I am trying to develop a Windows Mobile 6 (in WF/C#) application. There is only one form and on the form there is only a PictureBox object. On it I draw all desired controls or whatever I want.
There are two things I am doing. Drawing custom shapes and loading bitmaps from .png files.
The next line locks the file when loading (which is an undesired scenario):
Bitmap bmp = new Bitmap("file.png");
So I am using another way to load bitmap.
public static Bitmap LoadBitmap(string path) {
using (Bitmap original = new Bitmap(path))
{
return new Bitmap(original);
}
}
This is I guess much slower, but I don't know any better way to load an image, while quickly releasing the file lock.

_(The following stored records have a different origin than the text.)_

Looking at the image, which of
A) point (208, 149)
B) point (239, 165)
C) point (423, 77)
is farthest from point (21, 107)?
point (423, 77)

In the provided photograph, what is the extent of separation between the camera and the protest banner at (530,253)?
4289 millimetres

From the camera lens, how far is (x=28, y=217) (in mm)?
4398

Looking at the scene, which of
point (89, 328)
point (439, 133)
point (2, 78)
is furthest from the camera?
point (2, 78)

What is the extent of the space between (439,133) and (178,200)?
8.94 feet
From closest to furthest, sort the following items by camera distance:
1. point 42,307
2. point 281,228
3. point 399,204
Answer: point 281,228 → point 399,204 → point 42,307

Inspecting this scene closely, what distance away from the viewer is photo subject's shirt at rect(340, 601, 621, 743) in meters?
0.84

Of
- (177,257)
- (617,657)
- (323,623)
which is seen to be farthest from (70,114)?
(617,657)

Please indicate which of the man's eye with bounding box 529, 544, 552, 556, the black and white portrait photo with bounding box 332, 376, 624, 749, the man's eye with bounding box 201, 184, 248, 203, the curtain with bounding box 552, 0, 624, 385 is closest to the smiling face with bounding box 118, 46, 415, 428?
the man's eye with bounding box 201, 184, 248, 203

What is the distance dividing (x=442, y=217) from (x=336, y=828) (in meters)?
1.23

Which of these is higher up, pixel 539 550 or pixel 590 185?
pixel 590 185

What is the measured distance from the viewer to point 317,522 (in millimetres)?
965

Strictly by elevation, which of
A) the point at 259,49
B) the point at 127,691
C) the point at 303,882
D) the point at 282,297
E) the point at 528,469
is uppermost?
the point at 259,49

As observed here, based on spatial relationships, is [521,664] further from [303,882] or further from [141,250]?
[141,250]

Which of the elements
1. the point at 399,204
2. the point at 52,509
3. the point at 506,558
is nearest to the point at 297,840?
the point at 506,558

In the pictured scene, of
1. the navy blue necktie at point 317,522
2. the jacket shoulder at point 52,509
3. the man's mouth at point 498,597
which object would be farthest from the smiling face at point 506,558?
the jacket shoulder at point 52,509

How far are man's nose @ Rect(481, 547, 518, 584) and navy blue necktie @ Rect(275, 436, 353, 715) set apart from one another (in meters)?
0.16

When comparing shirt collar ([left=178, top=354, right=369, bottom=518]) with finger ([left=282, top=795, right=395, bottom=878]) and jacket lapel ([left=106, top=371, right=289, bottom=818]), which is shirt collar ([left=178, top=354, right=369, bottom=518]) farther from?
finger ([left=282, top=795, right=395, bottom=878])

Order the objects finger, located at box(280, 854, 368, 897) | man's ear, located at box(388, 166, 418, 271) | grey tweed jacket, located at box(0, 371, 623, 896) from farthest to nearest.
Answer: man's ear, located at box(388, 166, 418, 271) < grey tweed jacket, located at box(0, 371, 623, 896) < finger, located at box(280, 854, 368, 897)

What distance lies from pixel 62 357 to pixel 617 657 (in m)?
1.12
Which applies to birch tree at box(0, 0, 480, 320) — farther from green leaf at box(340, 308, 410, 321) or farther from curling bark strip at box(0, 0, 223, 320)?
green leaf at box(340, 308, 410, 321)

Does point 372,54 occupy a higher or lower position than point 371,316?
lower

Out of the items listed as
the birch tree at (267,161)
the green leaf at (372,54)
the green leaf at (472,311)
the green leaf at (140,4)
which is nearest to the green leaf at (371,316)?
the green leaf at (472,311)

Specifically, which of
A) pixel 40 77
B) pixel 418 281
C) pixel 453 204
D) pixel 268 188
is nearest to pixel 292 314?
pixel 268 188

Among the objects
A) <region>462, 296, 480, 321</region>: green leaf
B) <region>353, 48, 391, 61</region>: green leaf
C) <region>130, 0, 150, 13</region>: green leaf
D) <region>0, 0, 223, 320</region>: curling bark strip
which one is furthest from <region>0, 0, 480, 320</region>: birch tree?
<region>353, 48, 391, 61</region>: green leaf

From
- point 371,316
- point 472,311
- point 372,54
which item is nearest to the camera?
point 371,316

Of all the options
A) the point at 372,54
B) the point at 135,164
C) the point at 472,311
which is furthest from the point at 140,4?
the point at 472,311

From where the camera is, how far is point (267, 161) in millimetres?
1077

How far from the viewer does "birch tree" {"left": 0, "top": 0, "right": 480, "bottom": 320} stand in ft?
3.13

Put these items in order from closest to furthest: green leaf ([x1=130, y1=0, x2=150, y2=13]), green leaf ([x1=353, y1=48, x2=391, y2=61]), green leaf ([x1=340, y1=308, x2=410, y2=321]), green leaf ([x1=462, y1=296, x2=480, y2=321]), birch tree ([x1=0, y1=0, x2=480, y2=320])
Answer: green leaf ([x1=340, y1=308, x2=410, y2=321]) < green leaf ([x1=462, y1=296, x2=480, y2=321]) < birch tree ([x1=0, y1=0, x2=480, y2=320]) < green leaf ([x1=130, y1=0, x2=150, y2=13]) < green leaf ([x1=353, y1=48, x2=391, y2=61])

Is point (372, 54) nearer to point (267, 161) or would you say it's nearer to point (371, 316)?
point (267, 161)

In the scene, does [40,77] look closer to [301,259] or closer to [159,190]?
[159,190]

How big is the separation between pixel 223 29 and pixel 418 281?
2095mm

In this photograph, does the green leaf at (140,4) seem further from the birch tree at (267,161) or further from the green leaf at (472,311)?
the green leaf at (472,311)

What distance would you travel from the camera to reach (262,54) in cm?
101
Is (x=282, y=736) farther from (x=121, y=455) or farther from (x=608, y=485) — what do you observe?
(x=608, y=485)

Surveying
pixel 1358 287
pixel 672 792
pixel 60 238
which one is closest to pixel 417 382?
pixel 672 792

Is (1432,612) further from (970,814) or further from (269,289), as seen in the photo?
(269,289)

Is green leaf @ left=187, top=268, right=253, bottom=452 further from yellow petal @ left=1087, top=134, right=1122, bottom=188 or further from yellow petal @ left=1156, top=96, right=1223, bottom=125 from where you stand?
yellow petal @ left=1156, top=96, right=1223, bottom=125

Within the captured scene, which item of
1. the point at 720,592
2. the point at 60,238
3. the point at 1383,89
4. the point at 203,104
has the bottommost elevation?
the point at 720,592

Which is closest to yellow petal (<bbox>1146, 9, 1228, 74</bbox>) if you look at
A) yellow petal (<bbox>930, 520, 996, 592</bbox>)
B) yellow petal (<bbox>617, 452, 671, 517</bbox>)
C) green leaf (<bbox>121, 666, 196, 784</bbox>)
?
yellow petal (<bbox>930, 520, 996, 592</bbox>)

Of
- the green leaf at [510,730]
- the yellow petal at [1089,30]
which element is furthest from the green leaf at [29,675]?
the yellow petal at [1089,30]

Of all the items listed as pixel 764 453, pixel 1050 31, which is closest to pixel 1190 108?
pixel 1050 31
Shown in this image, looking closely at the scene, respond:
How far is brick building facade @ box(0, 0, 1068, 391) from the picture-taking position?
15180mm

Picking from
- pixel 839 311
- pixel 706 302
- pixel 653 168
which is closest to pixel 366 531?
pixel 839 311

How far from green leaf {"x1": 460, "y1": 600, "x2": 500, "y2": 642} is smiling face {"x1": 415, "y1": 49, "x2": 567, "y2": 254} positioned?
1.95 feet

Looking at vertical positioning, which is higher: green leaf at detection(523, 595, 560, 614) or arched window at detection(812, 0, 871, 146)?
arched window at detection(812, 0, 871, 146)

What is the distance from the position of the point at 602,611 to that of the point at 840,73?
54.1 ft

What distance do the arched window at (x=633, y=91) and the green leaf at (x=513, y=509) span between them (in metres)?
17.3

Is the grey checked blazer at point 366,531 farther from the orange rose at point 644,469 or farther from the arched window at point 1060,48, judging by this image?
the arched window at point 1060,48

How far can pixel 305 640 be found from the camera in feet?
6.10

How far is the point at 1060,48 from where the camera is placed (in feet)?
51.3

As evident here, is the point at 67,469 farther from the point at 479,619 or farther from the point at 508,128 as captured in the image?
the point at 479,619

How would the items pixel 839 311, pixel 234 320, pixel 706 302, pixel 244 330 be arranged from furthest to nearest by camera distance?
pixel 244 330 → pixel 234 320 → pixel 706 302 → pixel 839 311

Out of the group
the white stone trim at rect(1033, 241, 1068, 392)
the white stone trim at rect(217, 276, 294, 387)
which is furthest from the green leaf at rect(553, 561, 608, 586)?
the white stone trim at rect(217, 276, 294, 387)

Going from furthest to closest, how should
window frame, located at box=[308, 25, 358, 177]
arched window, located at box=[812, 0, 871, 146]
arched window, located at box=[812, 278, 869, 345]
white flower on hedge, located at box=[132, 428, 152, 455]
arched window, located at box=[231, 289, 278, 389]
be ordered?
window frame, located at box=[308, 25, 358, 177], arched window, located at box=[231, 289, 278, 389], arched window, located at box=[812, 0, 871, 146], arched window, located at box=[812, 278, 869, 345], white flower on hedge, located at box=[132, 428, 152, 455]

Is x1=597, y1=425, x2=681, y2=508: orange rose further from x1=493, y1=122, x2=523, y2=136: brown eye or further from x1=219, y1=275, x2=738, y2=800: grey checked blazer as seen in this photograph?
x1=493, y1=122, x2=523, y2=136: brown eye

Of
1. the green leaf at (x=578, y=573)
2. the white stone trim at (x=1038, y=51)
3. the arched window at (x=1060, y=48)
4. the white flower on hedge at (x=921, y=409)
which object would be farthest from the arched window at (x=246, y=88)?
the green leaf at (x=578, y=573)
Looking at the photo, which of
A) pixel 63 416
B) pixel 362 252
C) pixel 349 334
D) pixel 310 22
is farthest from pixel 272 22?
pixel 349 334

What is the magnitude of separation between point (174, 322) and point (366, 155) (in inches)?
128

Now, when drawing an image there is method that I use:
public void Draw() {
Bitmap bmp = new Bitmap(240,320);
Graphics g = Graphics.FromImage(bmp);
// draw something with Graphics here.
g.Clear(Color.Black);
g.DrawImage(Images.CloseIcon, 16, 48);
g.DrawImage(Images.RefreshIcon, 46, 48);
g.FillRectangle(new SolidBrush(Color.Black), 0, 100, 240, 103);
pictureBox.Image = bmp;
}
This however seems to be some kind of a memory leak. And if I keep doing it for too long, the application eventually crashes.
Therefore, I have 3 questions:
1.) What is the better way for loading bitmaps from files without locking the file?
2.) What objects needs to be manually disposed in the Draw() function (and in which order) so there's no memory leak and no ObjectDisposedException throwing?
3.) If pictureBox.Image is set to bmp, like in the last line of the code, would pictureBox.Image.Dispose() dispose only resources related to maintaining the pictureBox.Image or the underlying Bitmap set to it?
I don't think there is a real memory leak. The problem is that you don't dispose the old bitmap, it is up to the GC to clean the stuff. But there is no deterministic way to say when this will happen.
So i think if you're going to loop through a lot of pictures, you'll see some memory increase and at some other point it will fall down or resist at one position.
I didn't test it, but maybe this will help a little to make it more deterministic:
public void Draw() {
Bitmap bmp = new Bitmap(240,320);
using(var g = Graphics.FromImage(bmp))
using(var solidBrush = SolidBrush(Color.Black))
{
// draw something with Graphics here.
g.Clear(Color.Black);
g.DrawImage(Images.CloseIcon, 16, 48);
g.DrawImage(Images.RefreshIcon, 46, 48);
g.FillRectangle(solidBrush, 0, 100, 240, 103);
//Backup old image in pictureBox
var oldImage = pictureBox.Image;
pictureBox.Image = bmp;
//Release resources from old image
if(oldImage != null)
((IDisposable)oldImage).Dispose();
}
}
And another idea inspired by jack30lena:
public static Bitmap LoadBitmap(string path)
{
//Open file in read only mode
using (FileStream stream = new FileStream(path, FileMode.Open, FileAccess.Read))
//Get a binary reader for the file stream
using (BinaryReader reader = new BinaryReader(stream))
{
//copy the content of the file into a memory stream
var memoryStream = new MemoryStream(reader.ReadBytes((int)stream.Length));
//make a new Bitmap object the owner of the MemoryStream
return new Bitmap(memoryStream);
}
}
The idea behind my second code sample is to get rid of the file handle and copy the file content into memory. Afterwards the Bitmap will taken ownership of the MemoryStream which will be disposed within my first sample by calling the oldImage.Dispose()
.
By using this approach there should never be more then two images in memory, thous leading only to OutOfMemoryExceptions by really big pictures or small amount of RAM.